NEW DELHI: The defence ministry (MoD) may have finally
agreed to the long-standing demand of the home ministry (MHA) to hand over the
India-Myanmar border to the BSF but has made it clear the Army will retain
operational control over the Assam Rifles.
The long-running bitter turf war over whether the Assam
Rifles or BSF should guard the 1,643km thickly-forested border with Myanmar —
infested with insurgents, smugglers, drug traffickers and the like — even went
up to the Cabinet committee on security but could not be "fully
resolved" with a "practical" solution till now.
But the MoD has now given the green signal for BSF to
replace the Assam Rifles - which administratively comes under MHA as a central
paramilitary force but is under the Army's operational control — in guarding
the border if the MHA so wants it.
"The MoD, however, held there is no question of turning
the Assam Rifles into a border-guarding force. It has a clear-cut role in the
overall Army plan against China in the eastern sector, which cannot be
diluted," said an official.
BSF will, of course, not find it easy to take over the
"border management" with Myanmar, both in terms of manpower and
infrastructure. "Huge funds will be required for fencing, border outposts,
roads, tracks and helipads as well as the raising of 41 new BSF
battalions," said another official.
But the MHA contends the Assam Rifles, with its deployment
pattern of operating from bases away from the border, has proved ineffective in
making the region secure against infiltration attempts by insurgent outfits
like NSCN, PLA, UNLF, PREPAK and the like.

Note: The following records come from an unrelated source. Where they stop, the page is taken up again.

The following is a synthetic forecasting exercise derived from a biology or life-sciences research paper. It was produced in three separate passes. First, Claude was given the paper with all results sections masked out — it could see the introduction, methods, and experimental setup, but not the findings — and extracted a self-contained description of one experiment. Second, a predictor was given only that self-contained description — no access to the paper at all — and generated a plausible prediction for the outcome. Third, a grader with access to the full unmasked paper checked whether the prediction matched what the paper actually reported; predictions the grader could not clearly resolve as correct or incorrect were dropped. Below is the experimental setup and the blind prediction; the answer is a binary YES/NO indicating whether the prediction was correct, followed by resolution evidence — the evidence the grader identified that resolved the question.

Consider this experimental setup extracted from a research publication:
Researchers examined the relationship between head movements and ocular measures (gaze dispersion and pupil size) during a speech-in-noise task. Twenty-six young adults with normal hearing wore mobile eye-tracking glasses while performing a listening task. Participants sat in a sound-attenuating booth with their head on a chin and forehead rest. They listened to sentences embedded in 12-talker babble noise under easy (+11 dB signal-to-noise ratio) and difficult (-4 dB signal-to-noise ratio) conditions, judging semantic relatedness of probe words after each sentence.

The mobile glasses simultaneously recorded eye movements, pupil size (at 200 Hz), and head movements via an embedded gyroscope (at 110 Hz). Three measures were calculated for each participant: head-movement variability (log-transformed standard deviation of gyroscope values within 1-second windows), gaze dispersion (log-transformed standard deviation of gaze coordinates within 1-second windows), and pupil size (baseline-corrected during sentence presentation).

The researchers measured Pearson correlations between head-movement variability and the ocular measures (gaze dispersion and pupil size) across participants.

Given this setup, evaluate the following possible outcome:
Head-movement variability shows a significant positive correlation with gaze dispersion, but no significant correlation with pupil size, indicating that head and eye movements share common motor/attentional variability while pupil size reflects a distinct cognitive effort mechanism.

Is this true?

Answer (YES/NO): NO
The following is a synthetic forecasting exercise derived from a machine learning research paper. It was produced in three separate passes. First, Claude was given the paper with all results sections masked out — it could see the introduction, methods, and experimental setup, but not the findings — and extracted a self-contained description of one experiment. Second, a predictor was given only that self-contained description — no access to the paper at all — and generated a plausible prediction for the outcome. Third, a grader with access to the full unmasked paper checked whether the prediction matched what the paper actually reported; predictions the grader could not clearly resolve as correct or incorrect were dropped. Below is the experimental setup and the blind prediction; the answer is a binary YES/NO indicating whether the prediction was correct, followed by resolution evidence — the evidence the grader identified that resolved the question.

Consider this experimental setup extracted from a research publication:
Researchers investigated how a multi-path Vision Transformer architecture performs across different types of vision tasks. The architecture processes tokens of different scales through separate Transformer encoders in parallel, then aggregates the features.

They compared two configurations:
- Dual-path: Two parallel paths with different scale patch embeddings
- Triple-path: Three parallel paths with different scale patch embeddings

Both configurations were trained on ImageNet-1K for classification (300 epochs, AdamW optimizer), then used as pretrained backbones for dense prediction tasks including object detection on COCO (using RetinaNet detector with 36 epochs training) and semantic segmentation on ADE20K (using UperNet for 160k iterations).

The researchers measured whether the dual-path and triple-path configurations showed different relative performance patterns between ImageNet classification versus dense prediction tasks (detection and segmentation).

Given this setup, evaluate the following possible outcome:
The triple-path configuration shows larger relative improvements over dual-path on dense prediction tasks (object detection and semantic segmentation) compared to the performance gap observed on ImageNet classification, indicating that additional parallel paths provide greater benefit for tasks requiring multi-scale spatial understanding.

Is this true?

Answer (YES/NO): YES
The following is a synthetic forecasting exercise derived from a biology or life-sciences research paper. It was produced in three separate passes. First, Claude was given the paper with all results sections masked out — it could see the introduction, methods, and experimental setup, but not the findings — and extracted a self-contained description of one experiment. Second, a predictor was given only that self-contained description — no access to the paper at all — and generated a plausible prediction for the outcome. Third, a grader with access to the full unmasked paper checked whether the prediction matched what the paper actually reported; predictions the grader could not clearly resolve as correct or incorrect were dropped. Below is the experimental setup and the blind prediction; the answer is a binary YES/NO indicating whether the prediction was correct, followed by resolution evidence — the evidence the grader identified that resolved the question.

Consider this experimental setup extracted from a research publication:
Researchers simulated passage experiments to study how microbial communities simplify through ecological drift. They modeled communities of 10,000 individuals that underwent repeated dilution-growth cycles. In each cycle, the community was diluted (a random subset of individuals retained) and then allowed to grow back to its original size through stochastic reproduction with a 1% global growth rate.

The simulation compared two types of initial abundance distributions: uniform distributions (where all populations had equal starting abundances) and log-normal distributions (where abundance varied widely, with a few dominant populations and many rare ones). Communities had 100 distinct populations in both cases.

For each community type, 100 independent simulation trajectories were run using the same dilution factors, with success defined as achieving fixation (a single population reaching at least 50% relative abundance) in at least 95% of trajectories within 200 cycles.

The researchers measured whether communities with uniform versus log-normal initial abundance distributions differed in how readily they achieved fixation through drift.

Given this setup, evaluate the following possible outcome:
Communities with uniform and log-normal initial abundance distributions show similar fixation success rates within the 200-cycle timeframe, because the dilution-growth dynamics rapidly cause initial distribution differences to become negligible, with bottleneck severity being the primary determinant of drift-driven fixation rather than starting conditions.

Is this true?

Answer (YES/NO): YES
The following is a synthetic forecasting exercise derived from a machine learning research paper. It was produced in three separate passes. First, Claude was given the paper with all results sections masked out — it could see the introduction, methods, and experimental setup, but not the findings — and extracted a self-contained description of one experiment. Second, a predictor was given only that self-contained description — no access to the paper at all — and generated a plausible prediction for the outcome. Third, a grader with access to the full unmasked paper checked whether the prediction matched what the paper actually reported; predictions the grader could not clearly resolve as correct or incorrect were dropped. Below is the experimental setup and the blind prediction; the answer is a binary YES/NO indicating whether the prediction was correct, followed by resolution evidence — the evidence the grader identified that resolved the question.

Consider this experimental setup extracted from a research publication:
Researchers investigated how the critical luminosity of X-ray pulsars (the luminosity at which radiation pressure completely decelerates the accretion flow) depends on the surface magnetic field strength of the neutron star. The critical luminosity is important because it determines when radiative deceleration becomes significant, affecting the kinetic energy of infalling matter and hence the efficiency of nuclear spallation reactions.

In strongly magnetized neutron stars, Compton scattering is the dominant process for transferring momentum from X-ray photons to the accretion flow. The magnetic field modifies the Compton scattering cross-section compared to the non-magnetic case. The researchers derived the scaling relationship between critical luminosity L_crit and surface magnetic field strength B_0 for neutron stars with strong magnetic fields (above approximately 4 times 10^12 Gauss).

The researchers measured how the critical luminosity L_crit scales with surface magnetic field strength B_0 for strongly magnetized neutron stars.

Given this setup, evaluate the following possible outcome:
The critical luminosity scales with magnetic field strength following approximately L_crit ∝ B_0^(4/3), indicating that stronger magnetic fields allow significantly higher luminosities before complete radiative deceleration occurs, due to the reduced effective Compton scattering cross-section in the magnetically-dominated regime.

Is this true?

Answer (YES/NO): NO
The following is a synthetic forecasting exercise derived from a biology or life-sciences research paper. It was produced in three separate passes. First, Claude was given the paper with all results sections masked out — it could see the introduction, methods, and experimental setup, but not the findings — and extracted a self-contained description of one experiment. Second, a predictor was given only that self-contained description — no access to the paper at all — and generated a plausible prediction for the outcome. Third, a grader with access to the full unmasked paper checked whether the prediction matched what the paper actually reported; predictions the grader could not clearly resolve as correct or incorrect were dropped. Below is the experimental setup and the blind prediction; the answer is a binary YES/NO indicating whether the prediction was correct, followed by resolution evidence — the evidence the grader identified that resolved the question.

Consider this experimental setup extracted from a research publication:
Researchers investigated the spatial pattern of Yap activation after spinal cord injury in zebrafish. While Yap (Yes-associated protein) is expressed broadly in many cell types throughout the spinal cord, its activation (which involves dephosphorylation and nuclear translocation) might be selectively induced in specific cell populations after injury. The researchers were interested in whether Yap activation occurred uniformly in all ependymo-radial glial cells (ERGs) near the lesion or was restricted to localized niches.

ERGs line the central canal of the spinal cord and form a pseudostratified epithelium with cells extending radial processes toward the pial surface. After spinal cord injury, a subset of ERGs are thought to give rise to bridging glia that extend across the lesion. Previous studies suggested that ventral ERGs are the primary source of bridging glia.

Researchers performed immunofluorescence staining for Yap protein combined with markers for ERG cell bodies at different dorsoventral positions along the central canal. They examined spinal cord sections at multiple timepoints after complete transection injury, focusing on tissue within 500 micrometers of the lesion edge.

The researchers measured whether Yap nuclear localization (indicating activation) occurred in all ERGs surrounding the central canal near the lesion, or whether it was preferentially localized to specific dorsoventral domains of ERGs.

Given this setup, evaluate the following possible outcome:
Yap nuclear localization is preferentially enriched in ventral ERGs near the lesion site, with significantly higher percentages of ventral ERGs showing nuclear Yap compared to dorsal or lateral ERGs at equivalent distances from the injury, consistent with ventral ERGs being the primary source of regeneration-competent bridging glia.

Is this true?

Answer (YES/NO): YES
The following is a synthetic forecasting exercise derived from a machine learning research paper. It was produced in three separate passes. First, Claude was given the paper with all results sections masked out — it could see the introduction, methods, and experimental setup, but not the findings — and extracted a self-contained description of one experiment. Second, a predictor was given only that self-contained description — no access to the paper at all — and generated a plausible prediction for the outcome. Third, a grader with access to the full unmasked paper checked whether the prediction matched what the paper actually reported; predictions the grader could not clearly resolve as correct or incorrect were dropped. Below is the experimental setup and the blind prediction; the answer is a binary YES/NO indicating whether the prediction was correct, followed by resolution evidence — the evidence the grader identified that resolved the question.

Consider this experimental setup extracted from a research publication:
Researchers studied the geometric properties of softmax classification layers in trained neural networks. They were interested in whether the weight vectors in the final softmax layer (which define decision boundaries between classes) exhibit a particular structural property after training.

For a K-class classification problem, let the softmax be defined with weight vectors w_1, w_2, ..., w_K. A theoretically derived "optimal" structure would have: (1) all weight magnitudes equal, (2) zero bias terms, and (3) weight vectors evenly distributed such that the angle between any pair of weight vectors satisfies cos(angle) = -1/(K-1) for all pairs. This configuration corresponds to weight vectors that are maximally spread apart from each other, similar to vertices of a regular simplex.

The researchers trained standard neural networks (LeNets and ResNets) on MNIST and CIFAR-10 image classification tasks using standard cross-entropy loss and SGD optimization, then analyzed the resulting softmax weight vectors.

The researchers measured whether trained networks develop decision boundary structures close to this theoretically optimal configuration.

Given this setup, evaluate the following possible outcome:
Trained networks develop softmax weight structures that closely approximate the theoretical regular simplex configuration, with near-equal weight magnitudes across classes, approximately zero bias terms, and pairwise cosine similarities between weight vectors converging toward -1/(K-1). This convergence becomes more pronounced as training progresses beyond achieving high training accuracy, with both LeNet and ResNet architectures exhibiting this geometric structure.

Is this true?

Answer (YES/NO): NO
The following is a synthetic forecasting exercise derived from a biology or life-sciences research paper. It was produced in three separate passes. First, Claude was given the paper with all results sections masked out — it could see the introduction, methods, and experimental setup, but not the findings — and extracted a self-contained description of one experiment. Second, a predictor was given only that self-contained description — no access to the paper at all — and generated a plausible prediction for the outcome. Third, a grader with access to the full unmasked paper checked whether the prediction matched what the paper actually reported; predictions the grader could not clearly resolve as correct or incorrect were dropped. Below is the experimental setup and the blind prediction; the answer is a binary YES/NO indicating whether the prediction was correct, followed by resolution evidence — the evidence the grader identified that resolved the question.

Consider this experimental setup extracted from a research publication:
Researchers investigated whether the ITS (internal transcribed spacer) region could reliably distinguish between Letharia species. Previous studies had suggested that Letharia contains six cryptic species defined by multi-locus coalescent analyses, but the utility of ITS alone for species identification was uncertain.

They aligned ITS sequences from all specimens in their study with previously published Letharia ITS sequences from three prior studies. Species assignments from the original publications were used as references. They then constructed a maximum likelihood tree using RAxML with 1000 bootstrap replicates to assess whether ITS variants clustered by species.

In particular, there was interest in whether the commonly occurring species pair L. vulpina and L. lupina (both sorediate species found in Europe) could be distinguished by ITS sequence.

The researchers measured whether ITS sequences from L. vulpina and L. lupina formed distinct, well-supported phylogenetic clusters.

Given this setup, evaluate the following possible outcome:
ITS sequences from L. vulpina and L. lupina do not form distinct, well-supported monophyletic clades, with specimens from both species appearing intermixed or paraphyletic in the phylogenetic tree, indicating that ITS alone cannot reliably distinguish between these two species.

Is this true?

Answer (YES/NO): YES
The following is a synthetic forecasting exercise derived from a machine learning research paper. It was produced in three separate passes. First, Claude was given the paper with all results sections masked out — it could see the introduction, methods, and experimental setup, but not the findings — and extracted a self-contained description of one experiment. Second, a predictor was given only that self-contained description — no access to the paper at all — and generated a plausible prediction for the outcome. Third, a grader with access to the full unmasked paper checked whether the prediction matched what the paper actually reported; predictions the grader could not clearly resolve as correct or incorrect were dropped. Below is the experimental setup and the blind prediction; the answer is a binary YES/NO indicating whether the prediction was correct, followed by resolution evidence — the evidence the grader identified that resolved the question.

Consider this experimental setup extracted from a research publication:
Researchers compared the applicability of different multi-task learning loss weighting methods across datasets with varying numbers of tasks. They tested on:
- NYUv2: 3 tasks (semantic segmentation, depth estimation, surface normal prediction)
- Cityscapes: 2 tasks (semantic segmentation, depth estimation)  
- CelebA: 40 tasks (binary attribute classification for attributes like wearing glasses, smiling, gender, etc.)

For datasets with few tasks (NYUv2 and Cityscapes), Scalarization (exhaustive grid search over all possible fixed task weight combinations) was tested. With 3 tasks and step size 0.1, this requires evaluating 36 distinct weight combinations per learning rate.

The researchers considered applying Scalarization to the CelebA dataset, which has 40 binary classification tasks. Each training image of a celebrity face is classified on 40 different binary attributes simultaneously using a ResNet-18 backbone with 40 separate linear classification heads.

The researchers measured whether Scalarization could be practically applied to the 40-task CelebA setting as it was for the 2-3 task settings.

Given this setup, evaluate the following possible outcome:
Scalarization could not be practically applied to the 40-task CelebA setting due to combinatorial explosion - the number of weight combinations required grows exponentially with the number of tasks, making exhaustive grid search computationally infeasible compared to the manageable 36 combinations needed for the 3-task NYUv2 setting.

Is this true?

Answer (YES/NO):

Conversely, the MoD-Army combine felt the Assam Rifles, with
30% of its troops from the North-East and largely officered by the Army, was
specially geared for the task of both border management as well as
counter-insurgency in the region. While 15 of its battalions are currently
deployed along the border, the other 31 are engaged in anti-militancy
operations in the hinterland.
Turf battles and lack of synergy among different forces have
long been the problem along Indian borders, especially the long unresolved ones
with Pakistan and China. The Army, for instance, has for long been demanding
operational control over the ITBP, another of the seven central police forces
under the MHA, for better management of the Line of Actual Control with China
in eastern Ladakh, as reported by TOI earlier.
Incidentally, both the Border Management Task Force and the
high-powered Group of Ministers' report on "reforming the national
security system" after the 1999 Kargil conflict with Pakistan had stressed
the "One Border-One Force" principle. "Multiplicity of forces on
the same borders has inevitably led to the lack of accountability as well as
problems of command and control," held the GoM report.